"And it is one of my heritages! Brother-in-law of a consul, Senor mia, but it is a title, and I hold it!"

Rovère experienced a strong desire to call, to ring, to give an order to have this troublesome visitor put out. But energetic and fearless as he had been but a short time before, now weakened by illness, he trembled before a possible scandal. Then he, unaided, attempted to push the young man out of the salon. Pradès resisted, and, at the first touch, gave a bound, and all that was evil in him suddenly awoke.

A struggle ensued, without a word being pronounced by either; a quick, brutal struggle. Rovère counted on his past strength, taking by the collar this Pradès who threatened him, and Pradès, while clutching the ex-Consul with his left hand, searched in his pocket for a weapon—the one which Bernardet had taken from him.

This was a sinister moment! Pradès pushed Rovère back; he staggered and fell against a piece of furniture, while the young man disengaging himself, stepped back, quickly opened his Spanish knife, then, with a bound, caught Rovère, shook him, and holding the knife uplifted, said:

"Thou hast willed it!"

It was at this instant that Rovère, whose hands were contracted, dug his nails into the assassin's neck—the nails which the Commissary Desbrière and M. Jacquelin Audrays had found still red with blood.

Pradès, who had come there either to supplicate or threaten, now had only one thought, hideous and ferocious—to kill! He did not reason. It was no more than an unchained instinct. The noise of the organs upon the Boulevard, which accompanied with their musical, dragging notes this savage scene, like a tremulo undertone to a melodrama at the theatre, he did not hear.

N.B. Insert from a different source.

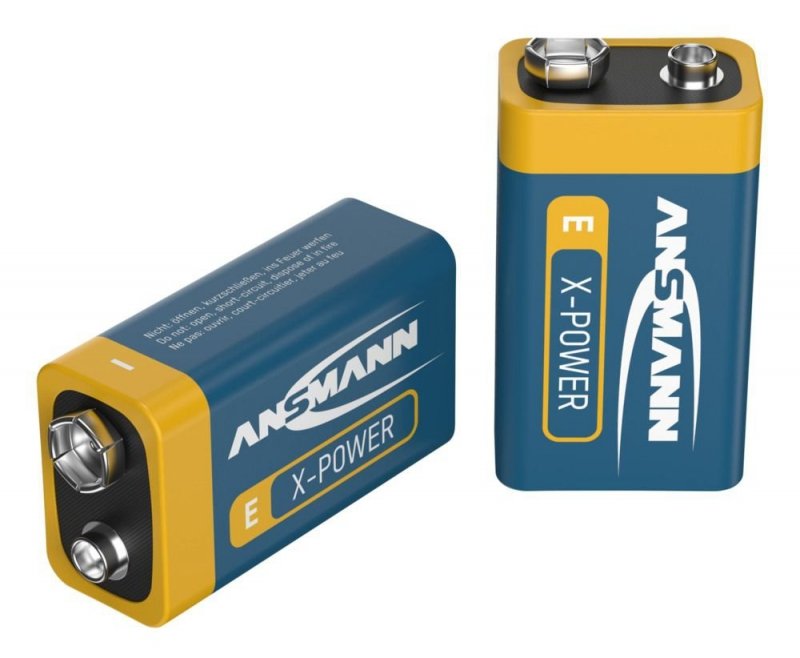 Bateria alkaliczna Ansmann X-Power E / 6LR61 9V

The whole intensity of his life seemed to be concentrated in his fury, in his hand armed with the knife. He threw himself on Rovère; he struck the flesh, opening the throat, as across the water among the Gauchos he had been accustomed to kill sheep or cut the throat of an ox.

Rovère staggered, wavered, freed from the hand which held him, and Pradès stepping back, looked at him.

Livid, the dying man seemed to live only in his eyes. He had cast upon the murderer a last meaning look—now, in a sort of supreme agony, he looked around, his eyes searched for a support, for aid, yes, they called, while from that throat horrible sounds issued.

Pradès saw with a kind of fright, Rovère, with a superhuman tragic effort, step back, staggering like a drunken man, pull with his poor contracted hands from above the chimney piece an object which the murderer had not noticed and upon which, with an ardent, prayerful expression he fixed his eyes, stammering some quick inarticulate words which Pradès could not hear or understand.